La Misa del domingo era sacratísima, y no había ex­cusa para no asistir, salvo enfermedad; si se llegaba tarde (después del Evange­lio), no valía para cumplir con el precepto. No importaba cómo estuvieran los ca­minos; cuando llovía eran un desastre, especialmente en los pantanos, como el famoso de Ramón Camilo, que había que desechar completamente. Precisa­mente un domingo se atascó un camión cargado de yuca en este pantano. Escuchá­bamos repetidamente los ronquidos del motor, tratando de salir, pero no lograron sacarlo del lodo. La gente dijo que era un castigo, por­que no respetaron el domingo. Repartieron yuca a todo el que quiso, y aun así tuvie­ron que dejar el camión has­ta que el camino se secara un poco (se oreara). El lodo era tan fuerte, que había que lavar las patas de los anima­les rápidamente, pues si se dejaba secar, les arrancaba los pelos haciéndoles sangrar las patas.

En el mes de mayo presentábamos las flores a la Virgen, capitaneados por las tías Beatriz e Inés, en su casa (la de los abuelos paternos). “Estas flores que presento, para ti yo las busqué; recíbelas, María, colócalas a tus pies”. “Venid y vamos todos, con flores a porfía, con flores a María que ma­dre nuestra es…”. Mientras cantábamos, íbamos en fila, descalzos sobre el suelo de arena, a dejar las flores ante la imagen de la Virgen. ¡Qué tiempos tan bonitos!

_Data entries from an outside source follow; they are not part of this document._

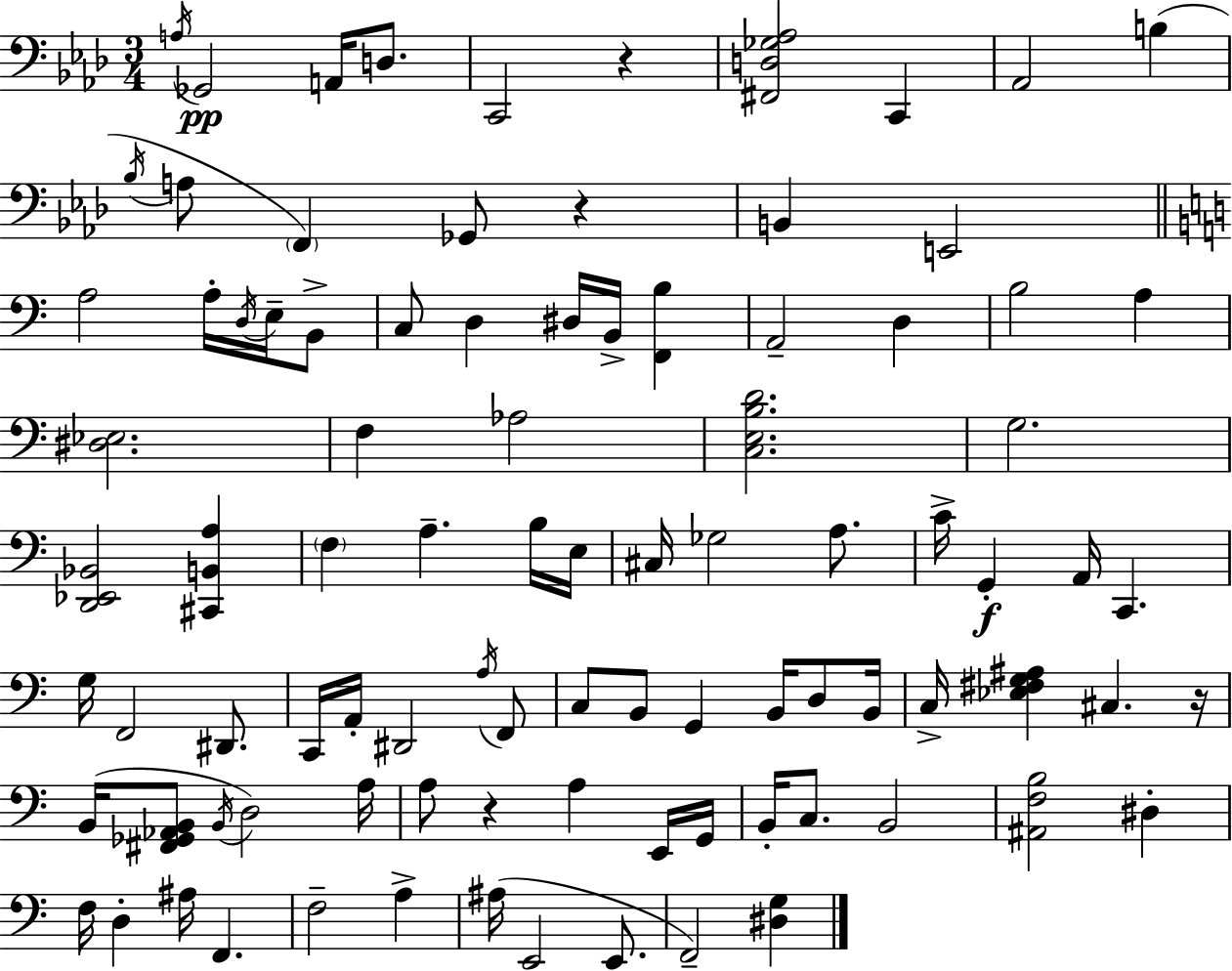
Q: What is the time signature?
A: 3/4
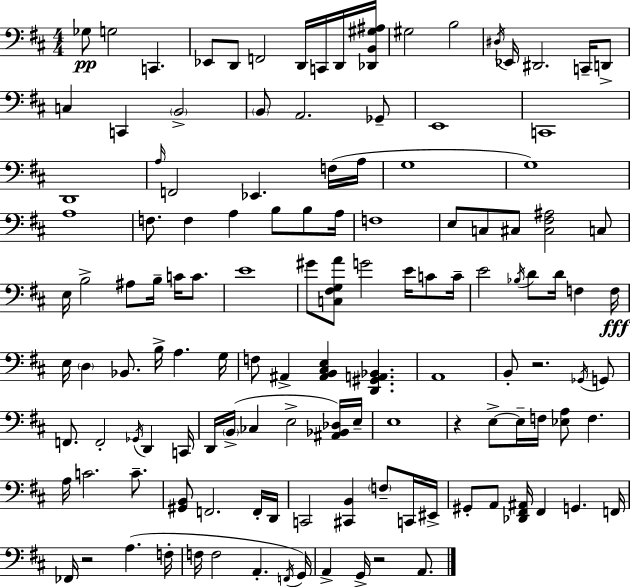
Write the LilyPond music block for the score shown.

{
  \clef bass
  \numericTimeSignature
  \time 4/4
  \key d \major
  ges8\pp g2 c,4. | ees,8 d,8 f,2 d,16 c,16 d,16 <des, b, gis ais>16 | gis2 b2 | \acciaccatura { dis16 } ees,16 dis,2. c,16-- d,8-> | \break c4 c,4 \parenthesize b,2-> | \parenthesize b,8 a,2. ges,8-- | e,1 | c,1 | \break d,1 | \grace { a16 } f,2 ees,4. | f16( a16 g1 | g1) | \break a1 | f8. f4 a4 b8 b8 | a16 f1 | e8 c8 cis8 <cis fis ais>2 | \break c8 e16 b2-> ais8 b16-- c'16 c'8. | e'1 | gis'8 <c fis g a'>8 g'2 e'16 c'8 | c'16-- e'2 \acciaccatura { bes16 } d'8 d'16 f4 | \break f16\fff e16 \parenthesize d4 bes,8. b16-> a4. | g16 f8 ais,4-> <ais, b, cis e>4 <d, gis, a, bes,>4. | a,1 | b,8-. r2. | \break \acciaccatura { ges,16 } g,8 f,8. f,2-. \acciaccatura { ges,16 } | d,4 c,16 d,16 \parenthesize b,16->( ces4 e2-> | <ais, bes, des>16) e16-- e1 | r4 e8->~~ e16-- f16 <ees a>8 f4. | \break a16 c'2. | c'8.-- <gis, b,>8 f,2. | f,16-. d,16 c,2 <cis, b,>4 | \parenthesize f8-- c,16 eis,16-> gis,8-. a,8 <des, fis, ais,>16 fis,4 g,4. | \break f,16 fes,16 r2 a4.( | f16-. f16 f2 a,4.-. | \acciaccatura { f,16 }) g,16 a,4-> g,16-> r2 | a,8. \bar "|."
}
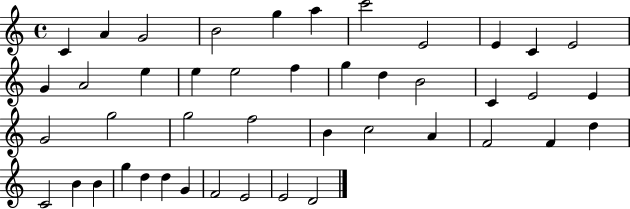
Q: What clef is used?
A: treble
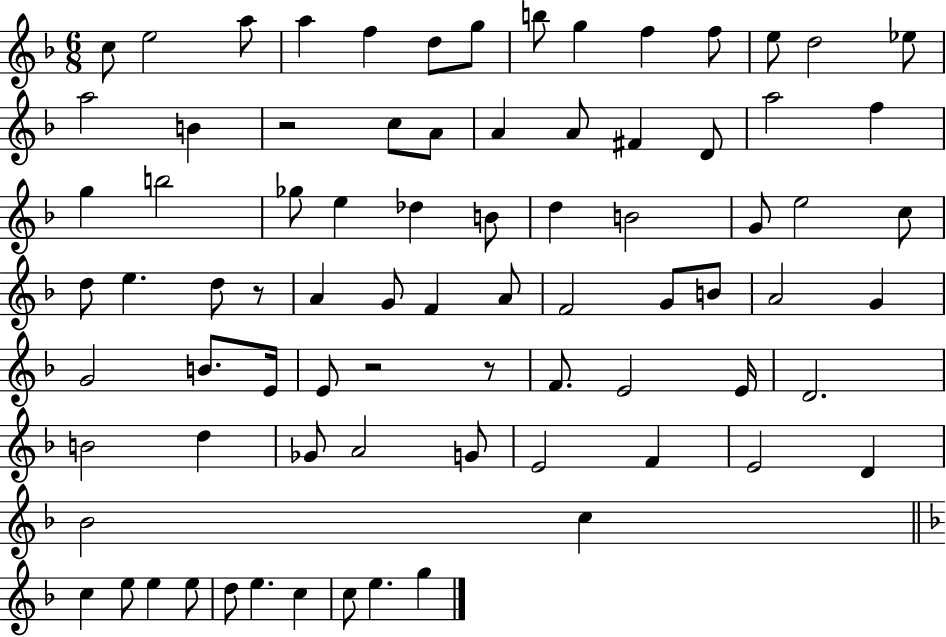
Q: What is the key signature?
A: F major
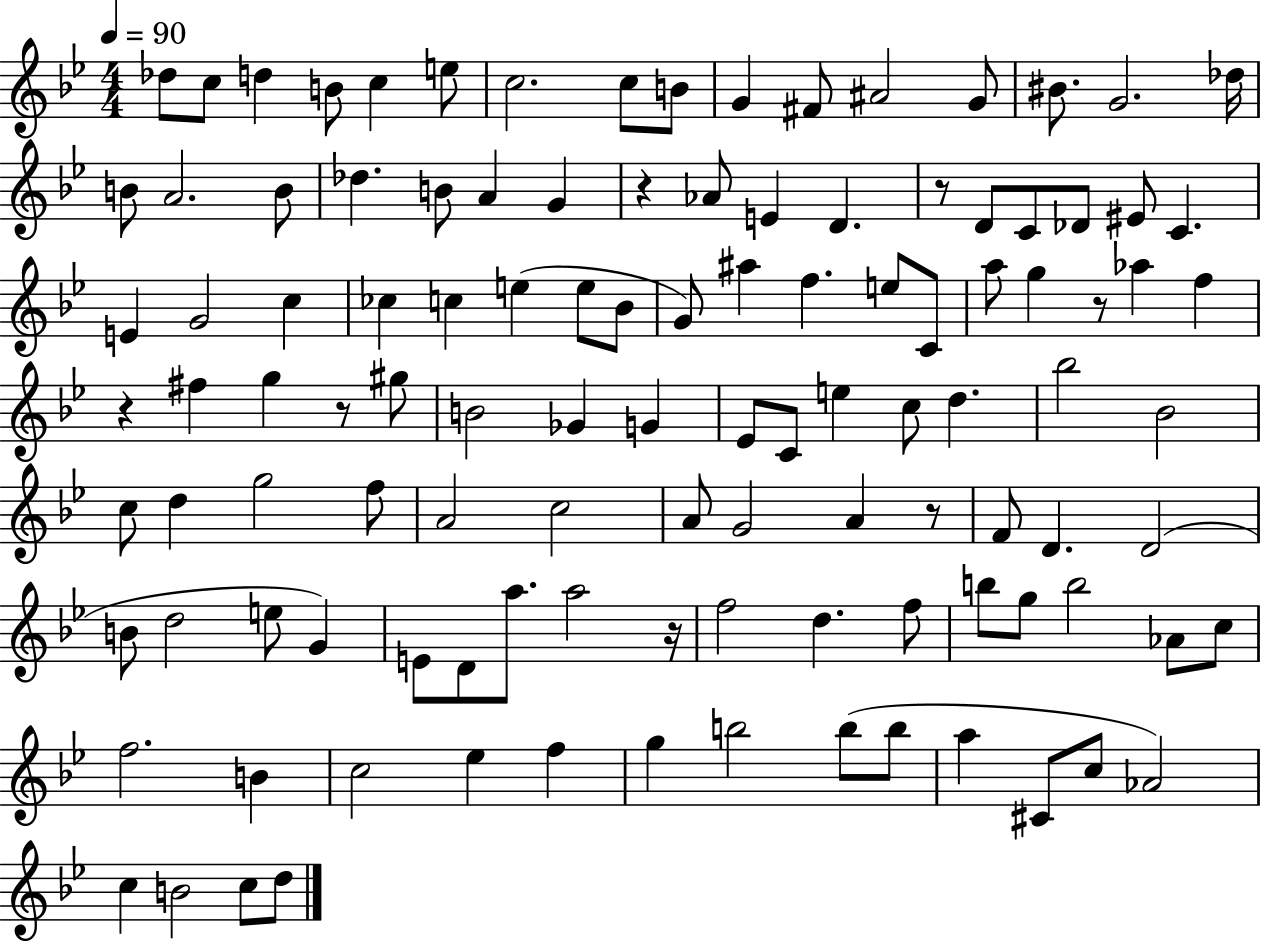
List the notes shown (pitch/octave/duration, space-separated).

Db5/e C5/e D5/q B4/e C5/q E5/e C5/h. C5/e B4/e G4/q F#4/e A#4/h G4/e BIS4/e. G4/h. Db5/s B4/e A4/h. B4/e Db5/q. B4/e A4/q G4/q R/q Ab4/e E4/q D4/q. R/e D4/e C4/e Db4/e EIS4/e C4/q. E4/q G4/h C5/q CES5/q C5/q E5/q E5/e Bb4/e G4/e A#5/q F5/q. E5/e C4/e A5/e G5/q R/e Ab5/q F5/q R/q F#5/q G5/q R/e G#5/e B4/h Gb4/q G4/q Eb4/e C4/e E5/q C5/e D5/q. Bb5/h Bb4/h C5/e D5/q G5/h F5/e A4/h C5/h A4/e G4/h A4/q R/e F4/e D4/q. D4/h B4/e D5/h E5/e G4/q E4/e D4/e A5/e. A5/h R/s F5/h D5/q. F5/e B5/e G5/e B5/h Ab4/e C5/e F5/h. B4/q C5/h Eb5/q F5/q G5/q B5/h B5/e B5/e A5/q C#4/e C5/e Ab4/h C5/q B4/h C5/e D5/e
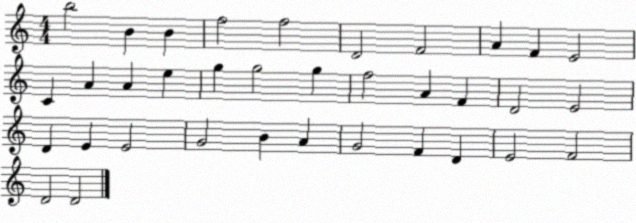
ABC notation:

X:1
T:Untitled
M:4/4
L:1/4
K:C
b2 B B f2 f2 D2 F2 A F E2 C A A e g g2 g f2 A F D2 E2 D E E2 G2 B A G2 F D E2 F2 D2 D2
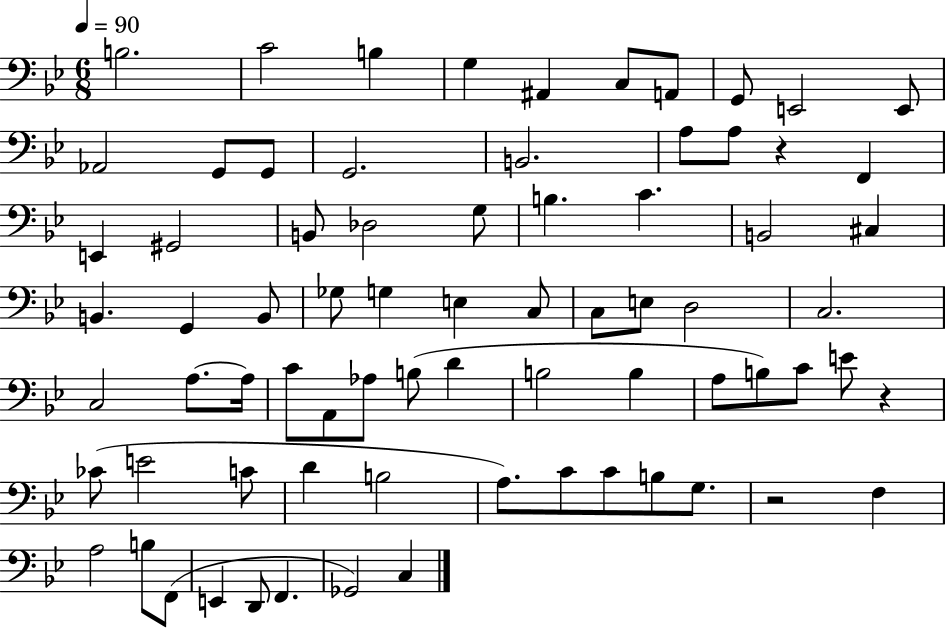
{
  \clef bass
  \numericTimeSignature
  \time 6/8
  \key bes \major
  \tempo 4 = 90
  b2. | c'2 b4 | g4 ais,4 c8 a,8 | g,8 e,2 e,8 | \break aes,2 g,8 g,8 | g,2. | b,2. | a8 a8 r4 f,4 | \break e,4 gis,2 | b,8 des2 g8 | b4. c'4. | b,2 cis4 | \break b,4. g,4 b,8 | ges8 g4 e4 c8 | c8 e8 d2 | c2. | \break c2 a8.~~ a16 | c'8 a,8 aes8 b8( d'4 | b2 b4 | a8 b8) c'8 e'8 r4 | \break ces'8( e'2 c'8 | d'4 b2 | a8.) c'8 c'8 b8 g8. | r2 f4 | \break a2 b8 f,8( | e,4 d,8 f,4. | ges,2) c4 | \bar "|."
}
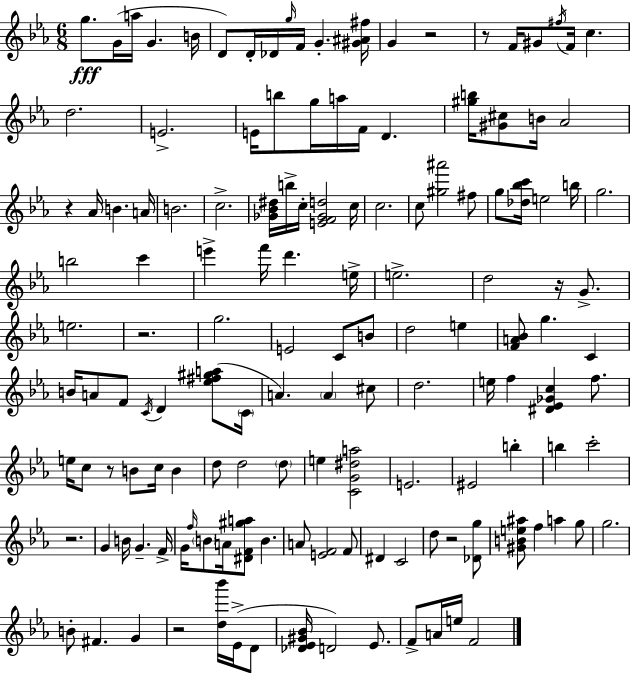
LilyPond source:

{
  \clef treble
  \numericTimeSignature
  \time 6/8
  \key ees \major
  g''8.\fff g'16( a''16 g'4. b'16 | d'8) d'16-. des'16 \grace { g''16 } f'16 g'4.-. | <gis' ais' fis''>16 g'4 r2 | r8 f'16 gis'8 \acciaccatura { fis''16 } f'16 c''4. | \break d''2. | e'2.-> | e'16 b''8 g''16 a''16 f'16 d'4. | <gis'' b''>16 <gis' cis''>8 b'16 aes'2 | \break r4 aes'16 b'4. | a'16 b'2. | c''2.-> | <ges' bes' dis''>16 b''16-> c''16-. <e' f' ges' d''>2 | \break c''16 c''2. | c''8 <gis'' ais'''>2 | fis''8 g''8 <des'' bes'' c'''>16 e''2 | b''16 g''2. | \break b''2 c'''4 | e'''4-> f'''16 d'''4. | e''16-> e''2.-> | d''2 r16 g'8.-> | \break e''2. | r2. | g''2. | e'2 c'8 | \break b'8 d''2 e''4 | <f' a' bes'>8 g''4. c'4 | b'16 a'8 f'8 \acciaccatura { c'16 } d'4 | <ees'' fis'' gis'' a''>8( \parenthesize c'16 a'4.) \parenthesize a'4 | \break cis''8 d''2. | e''16 f''4 <dis' ees' ges' c''>4 | f''8. e''16 c''8 r8 b'8 c''16 b'4 | d''8 d''2 | \break \parenthesize d''8 e''4 <c' g' dis'' a''>2 | e'2. | eis'2 b''4-. | b''4 c'''2-. | \break r2. | g'4 b'16 g'4.-- | f'16-> g'16 \grace { f''16 } \parenthesize b'8 a'16 <dis' f' gis'' a''>8 b'4. | a'8 <e' f'>2 | \break f'8 dis'4 c'2 | d''8 r2 | <des' g''>8 <gis' b' e'' ais''>8 f''4 a''4 | g''8 g''2. | \break b'8-. fis'4. | g'4 r2 | <d'' bes'''>16 ees'16->( d'8 <des' ees' gis' bes'>16 d'2) | ees'8. f'8-> a'16 e''16 f'2 | \break \bar "|."
}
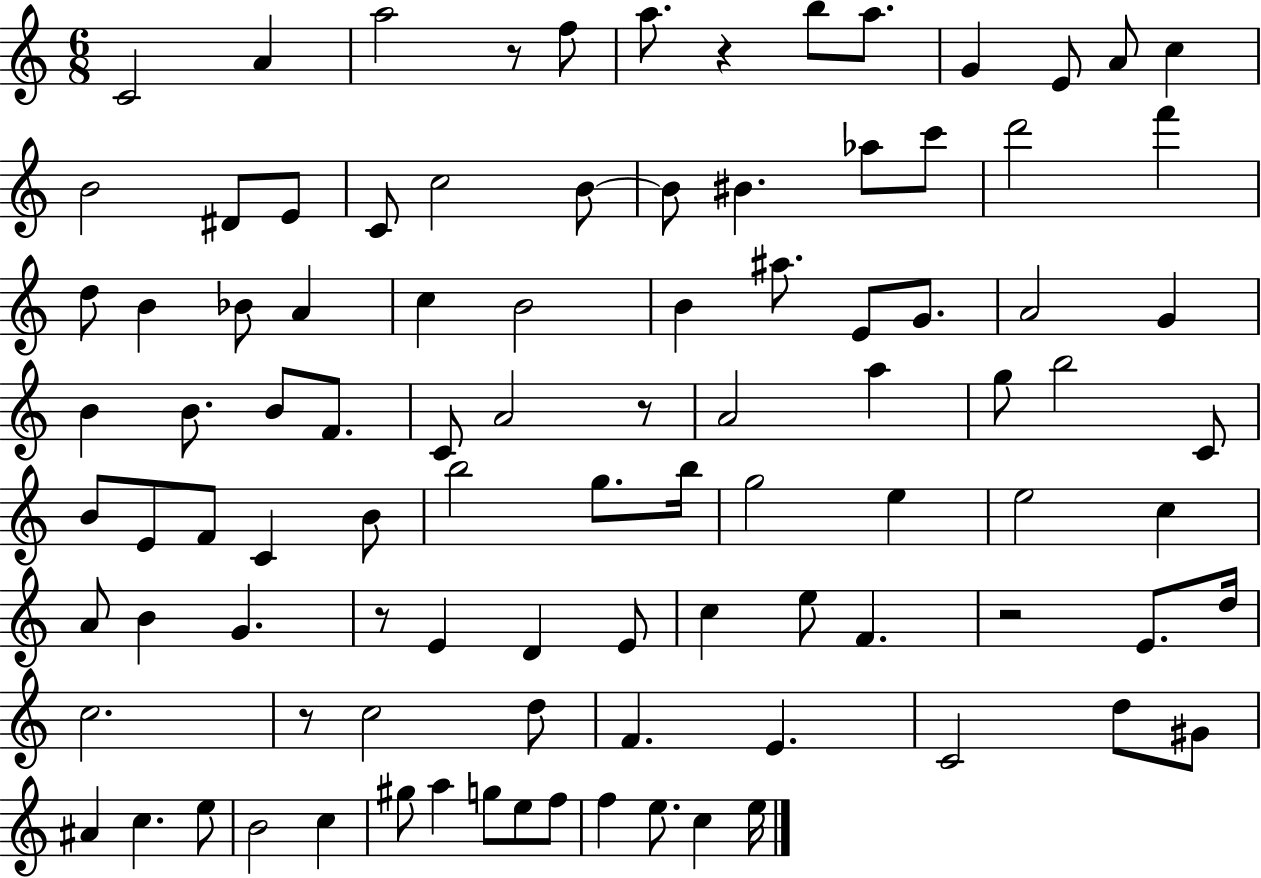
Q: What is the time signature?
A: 6/8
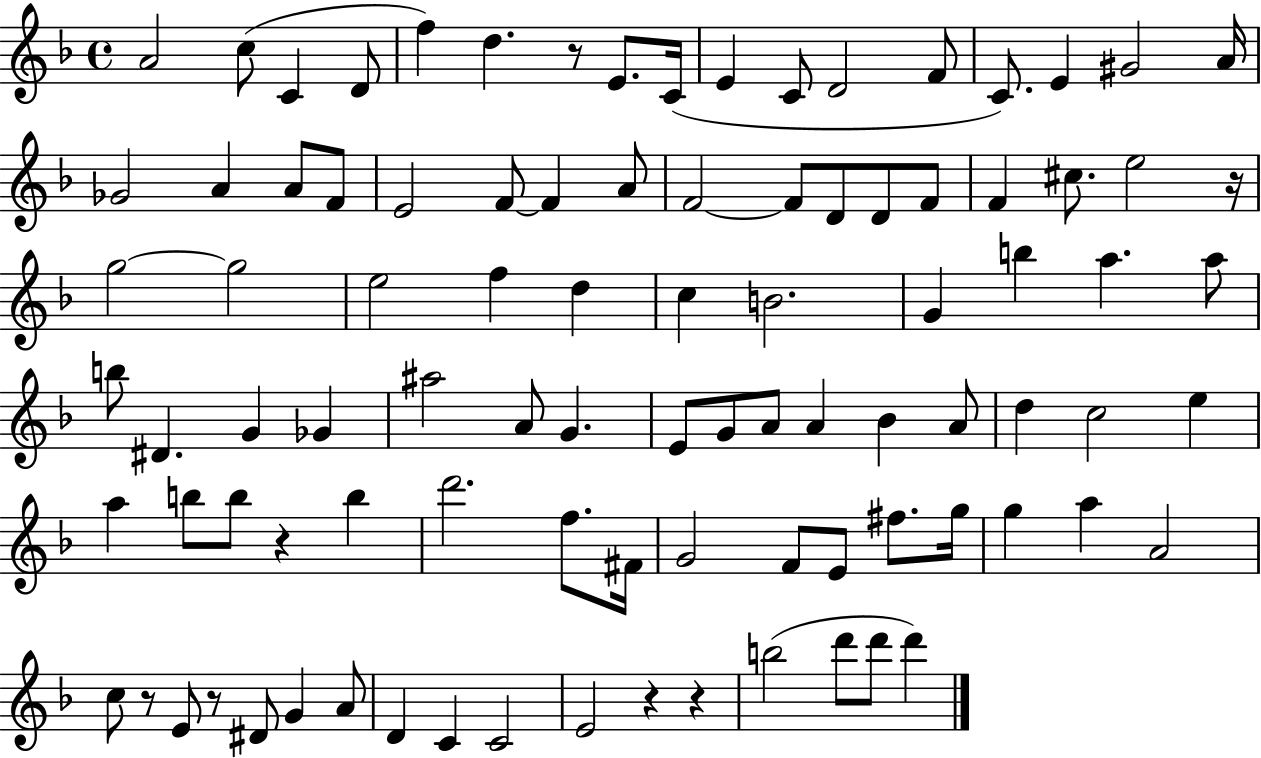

Las fiestas de San José se celebraban sin fallar. “El que anhele alcanzar dulce vida, a José le encomiende su suer­te… Y su auxilio eficaz siempre pida.” (Cuando pequeño pregunté qué cosa era un quianele, pues no conocía la palabra anhelar con la que inicia este canto; la gente decía el quianele alcanzar…). Todavía resuenan retazos de las melodías de esas fiestas, y veo a mi tía Beatriz afa­nando en su pre­paración. “Por aquel dolor tan gran­de que sufriste en Nazaret, oye nuestras oracio­nes, venturoso San José;” así decían los dolores y gozos que se cantaban en las novenas.

 

 

 

 

Todas las hijas de María vestidas de blanco, con sus cintas azules al cuello, con la medalla de la Virgen Mi­lagrosa. (Estas prácticas acarrearon algunas dificultades a los Padres canadien­ses, Misioneros del Sagrado Corazón, de Licey; como no dominaban las preposicio­nes del castellano, invitaban a las muchachas a venir en cinta (en vez de con cinta). Gracias a Dios, las jóvenes se reían y corregían la ex­presión que en ese tiempo era la forma común para decir embarazada). A pesar del respeto, se hacían bromas acerca del modo como los Padres canadienses pronunciaban algunas palabras (la gente decía que cuando invitaban a mandar los niños a la doctrina, sonaba muy semejante a letrina…).

Los cruzaditos también íbamos de blanco, con nuestras capitas de raso, azul añil; se amarraban bajo el cuello con dos cordones terminados en una bolita metálica en forma de cascabel.